Subdivision on Precipitation & climate
Chair: Andreas Langousis
The Precipitation and Climate subdivision covers all research of hydrological relevance into measuring and understanding precipitation and its variability in space and time, as well as research at the interface between hydrology and climate science.
Precipitation is the input to hydrological systems. Quantifying it properly is therefore crucial to our ability to model these systems. Proper quantification means the use of appropriate measurement devices or of reliable models where observations are not available, together with estimates of the uncertainty involved. Our subdivision focusses upon the different methods (raingauges, disdrometers, radars, microwave links, satellites) for estimating observed precipitation at a range of scales (from the fine scales of urban hydrology to the mesoscale range), and the different approaches to modelling or downscaling the precipitation signal in time and in space.
The climate interacts with the hydrological cycle in a number of ways. The study of how changes in the climate impact this cycle, and conversely, how different processes within the cycle influence the climate, is within the remit of this subdivision. But our interest in climate is also broader: it covers research into the impact of the climate-water interaction upon health and upon society.
- Techniques for measuring precipitation at hydrologically relevant space and time scales, including the scales relevant to urban hydrology.
- Approaches to modelling and downscaling the space-time variability of precipitation, from physics-based models, via scaling and fractal approaches to stochastic and statistical models.

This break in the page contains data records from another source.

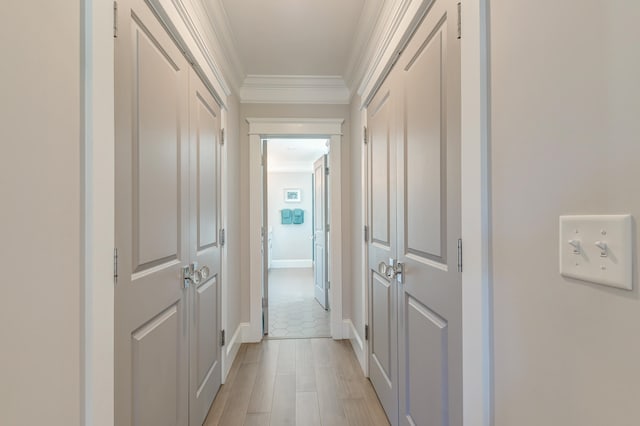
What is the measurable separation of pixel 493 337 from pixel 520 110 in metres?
0.58

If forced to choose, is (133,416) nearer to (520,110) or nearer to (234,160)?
(520,110)

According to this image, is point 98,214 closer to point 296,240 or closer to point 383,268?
point 383,268

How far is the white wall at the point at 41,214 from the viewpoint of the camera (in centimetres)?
57

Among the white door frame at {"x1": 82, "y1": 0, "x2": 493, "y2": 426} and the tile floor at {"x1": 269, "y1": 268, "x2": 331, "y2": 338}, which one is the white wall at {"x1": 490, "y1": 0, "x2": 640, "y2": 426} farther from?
the tile floor at {"x1": 269, "y1": 268, "x2": 331, "y2": 338}

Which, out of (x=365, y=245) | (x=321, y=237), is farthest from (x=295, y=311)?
(x=365, y=245)

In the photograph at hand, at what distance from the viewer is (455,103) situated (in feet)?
3.25

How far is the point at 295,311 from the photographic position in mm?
3951

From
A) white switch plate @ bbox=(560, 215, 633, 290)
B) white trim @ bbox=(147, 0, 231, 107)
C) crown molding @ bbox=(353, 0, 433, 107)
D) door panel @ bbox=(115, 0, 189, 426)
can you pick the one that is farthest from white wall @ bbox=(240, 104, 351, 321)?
white switch plate @ bbox=(560, 215, 633, 290)

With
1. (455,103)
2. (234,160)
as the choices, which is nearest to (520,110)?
(455,103)

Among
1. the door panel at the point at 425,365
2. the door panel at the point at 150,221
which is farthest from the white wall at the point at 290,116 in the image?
the door panel at the point at 425,365

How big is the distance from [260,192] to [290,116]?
2.62 feet

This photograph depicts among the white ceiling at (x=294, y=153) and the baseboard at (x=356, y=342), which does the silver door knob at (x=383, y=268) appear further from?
the white ceiling at (x=294, y=153)

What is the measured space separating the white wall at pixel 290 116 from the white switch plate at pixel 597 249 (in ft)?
7.99

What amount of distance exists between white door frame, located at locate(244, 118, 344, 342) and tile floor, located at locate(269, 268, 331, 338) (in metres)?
0.33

- Assessment and representation of different sources of uncertainty versus natural variability of precipitation.
- Physical processes leading to the small-scale rainfall variability
- Applications of measured precipitation fields in urban hydrological models to understand and characterise urban hydrological variability and predict hydrological response.
- Novel measurement devices, combinations of devices (both in situ and remote sensors).

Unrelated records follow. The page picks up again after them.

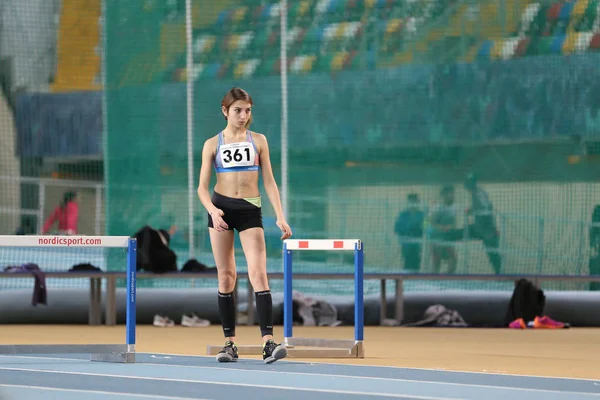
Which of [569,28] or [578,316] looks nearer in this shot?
[578,316]

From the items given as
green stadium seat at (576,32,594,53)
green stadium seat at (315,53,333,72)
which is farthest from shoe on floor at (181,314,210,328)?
green stadium seat at (576,32,594,53)

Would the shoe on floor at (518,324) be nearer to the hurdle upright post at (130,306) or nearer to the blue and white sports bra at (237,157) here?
the blue and white sports bra at (237,157)

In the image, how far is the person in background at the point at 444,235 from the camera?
43.8 ft

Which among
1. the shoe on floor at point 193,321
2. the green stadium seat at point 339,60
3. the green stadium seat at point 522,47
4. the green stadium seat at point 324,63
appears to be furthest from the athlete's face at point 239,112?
the green stadium seat at point 522,47

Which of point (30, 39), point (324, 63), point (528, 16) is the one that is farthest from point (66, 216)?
point (528, 16)

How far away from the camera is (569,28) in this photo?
44.1 ft

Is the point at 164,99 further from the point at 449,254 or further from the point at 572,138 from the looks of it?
the point at 572,138

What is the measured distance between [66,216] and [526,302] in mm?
4983

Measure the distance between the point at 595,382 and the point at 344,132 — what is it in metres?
7.87

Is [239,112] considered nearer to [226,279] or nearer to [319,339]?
[226,279]

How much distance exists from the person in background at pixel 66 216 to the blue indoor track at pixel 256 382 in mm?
6444

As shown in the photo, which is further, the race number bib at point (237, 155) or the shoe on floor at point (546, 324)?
the shoe on floor at point (546, 324)

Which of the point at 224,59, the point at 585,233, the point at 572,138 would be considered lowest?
the point at 585,233

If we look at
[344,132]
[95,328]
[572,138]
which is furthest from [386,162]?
[95,328]
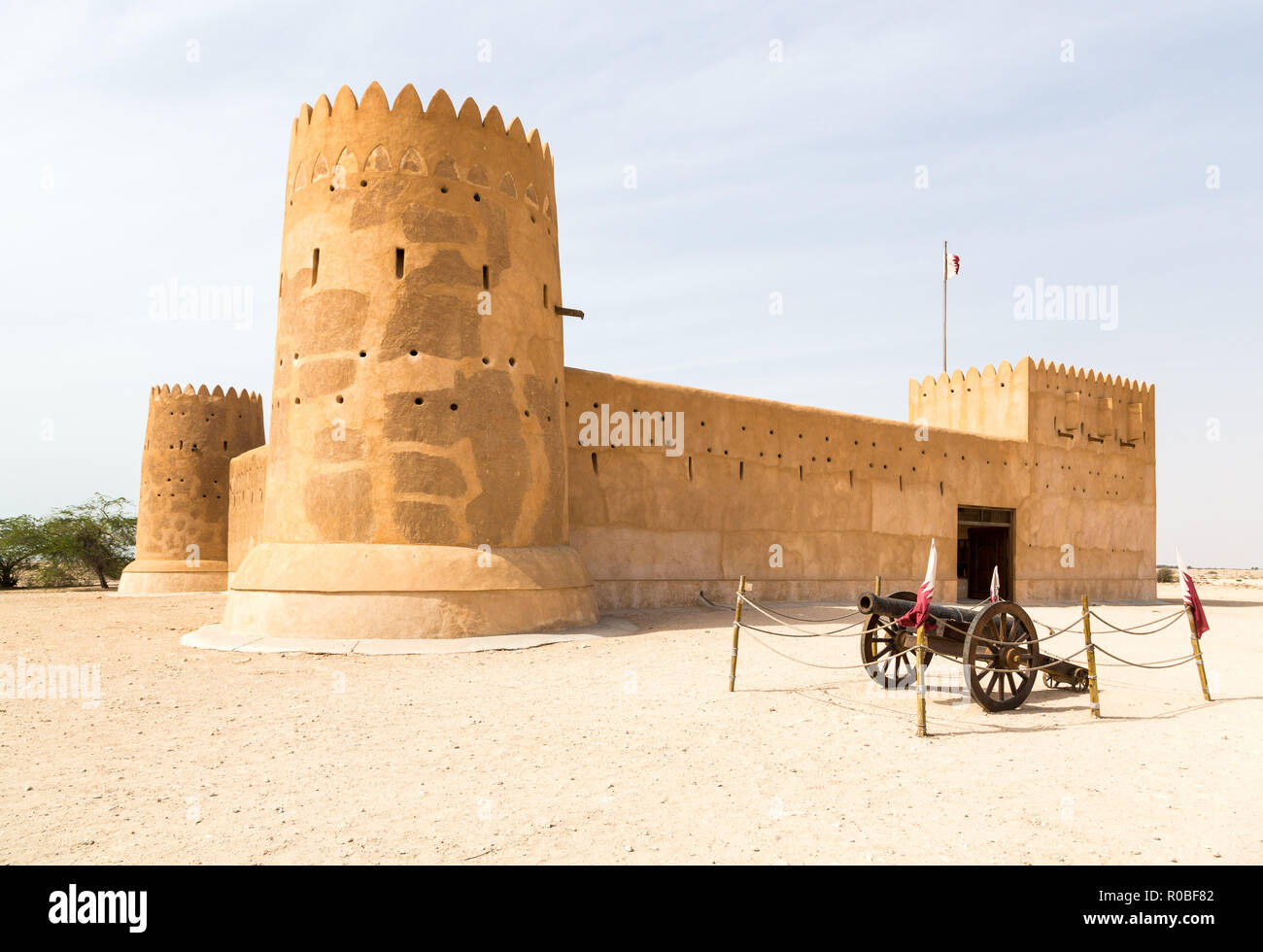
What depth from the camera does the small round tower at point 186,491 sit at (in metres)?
24.3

- Uncertainty and variability in spatially and temporally heterogeneous multi-source precipitation products.
- Precipitation data assimilation.
- Precipitation drop (or particle) size distribution and its small scale variability.

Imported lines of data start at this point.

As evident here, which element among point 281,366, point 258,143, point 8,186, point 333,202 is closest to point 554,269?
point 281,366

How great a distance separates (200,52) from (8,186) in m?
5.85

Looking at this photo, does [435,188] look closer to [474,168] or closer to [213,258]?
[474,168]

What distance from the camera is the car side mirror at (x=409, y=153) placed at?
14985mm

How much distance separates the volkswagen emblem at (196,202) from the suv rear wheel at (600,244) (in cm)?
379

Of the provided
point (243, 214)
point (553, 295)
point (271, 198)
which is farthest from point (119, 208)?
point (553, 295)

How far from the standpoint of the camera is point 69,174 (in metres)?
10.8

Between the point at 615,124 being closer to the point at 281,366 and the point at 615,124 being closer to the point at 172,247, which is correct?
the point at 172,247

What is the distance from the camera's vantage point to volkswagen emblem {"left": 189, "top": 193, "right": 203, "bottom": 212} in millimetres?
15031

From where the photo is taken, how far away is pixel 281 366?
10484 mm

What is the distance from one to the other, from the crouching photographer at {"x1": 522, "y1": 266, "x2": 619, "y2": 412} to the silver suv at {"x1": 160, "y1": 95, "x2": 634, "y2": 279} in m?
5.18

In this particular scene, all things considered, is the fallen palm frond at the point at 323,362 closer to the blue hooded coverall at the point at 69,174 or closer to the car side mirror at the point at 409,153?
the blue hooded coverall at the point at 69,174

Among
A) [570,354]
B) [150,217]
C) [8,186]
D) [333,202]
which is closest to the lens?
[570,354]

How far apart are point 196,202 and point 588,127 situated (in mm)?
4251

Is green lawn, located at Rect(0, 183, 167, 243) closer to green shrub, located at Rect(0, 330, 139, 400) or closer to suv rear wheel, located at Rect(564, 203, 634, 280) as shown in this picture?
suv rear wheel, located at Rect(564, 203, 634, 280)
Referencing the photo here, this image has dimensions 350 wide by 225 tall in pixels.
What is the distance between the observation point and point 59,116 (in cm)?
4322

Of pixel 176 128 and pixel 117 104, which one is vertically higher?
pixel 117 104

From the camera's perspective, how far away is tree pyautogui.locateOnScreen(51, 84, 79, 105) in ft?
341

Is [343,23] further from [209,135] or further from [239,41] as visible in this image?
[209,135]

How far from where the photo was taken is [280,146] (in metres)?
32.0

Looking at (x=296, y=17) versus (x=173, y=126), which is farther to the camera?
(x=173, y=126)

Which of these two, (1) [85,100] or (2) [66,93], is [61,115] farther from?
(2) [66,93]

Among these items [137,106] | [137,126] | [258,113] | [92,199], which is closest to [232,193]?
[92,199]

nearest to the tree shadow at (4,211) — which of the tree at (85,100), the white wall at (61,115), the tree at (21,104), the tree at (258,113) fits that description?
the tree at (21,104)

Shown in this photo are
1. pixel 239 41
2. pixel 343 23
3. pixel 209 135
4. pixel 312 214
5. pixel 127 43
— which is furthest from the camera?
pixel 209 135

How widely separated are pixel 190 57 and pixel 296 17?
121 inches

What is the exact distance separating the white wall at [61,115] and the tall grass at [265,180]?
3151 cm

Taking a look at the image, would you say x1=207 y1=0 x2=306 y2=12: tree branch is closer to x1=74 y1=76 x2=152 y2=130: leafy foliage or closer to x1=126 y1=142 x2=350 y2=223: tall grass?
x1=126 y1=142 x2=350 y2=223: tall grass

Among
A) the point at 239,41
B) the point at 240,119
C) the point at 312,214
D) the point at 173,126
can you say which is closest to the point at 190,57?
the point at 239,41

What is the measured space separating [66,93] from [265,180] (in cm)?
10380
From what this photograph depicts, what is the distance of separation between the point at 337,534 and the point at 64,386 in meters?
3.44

- Impact of using uncertain hydrological and/or climate change predictions for planning.
- Understanding the informational needs of planners and the impact of information availability and presentation on the planning process.
- Relationship of climate with the hydrological cycle and water resources availability for hydro-engineering works.
- Evaluation of traditional techniques of water-related planning and management in the light of a changing climate.
- Coupling stochastic approaches with deterministic hydro-meteorological predictions, in order to better represent predictive uncertainty;
- Variability at climatic scales and its interplay with the ergodicity of space-time probabilities;
- Linking underlying physics and scaling stochastics of hydrometeorological extremes;
- Predictive methods used to model hydroclimatic extremes.
- Changes and trends in hydroclimatic variables e.g., storms, cyclones and tornadoes, river floods, flash floods, extreme temperatures, heat and cold waves, droughts, etc.
- Role of insurance in managing extreme events and the challenge of climate change.
- Use of hydro-climatological data to improve our understanding of the physical processes associated with climate, calibrate models, improve forecasts and estimate uncertainties.
- Use of hydro-climatological data to investigate societal concerns about hydrological and climate changes
- Complex inter-linkages of hydrological conditions and population health.
- Assessment of the impact of climate change and climate variability on hydrological conditions and water resources and their associated human and ecological health impacts.
- Modelling tools for organizing integrated solutions to climate-water-health problems.
- Characterizing and modelling disease spread patterns and their relationships with climatic, weather, and hydrological conditions.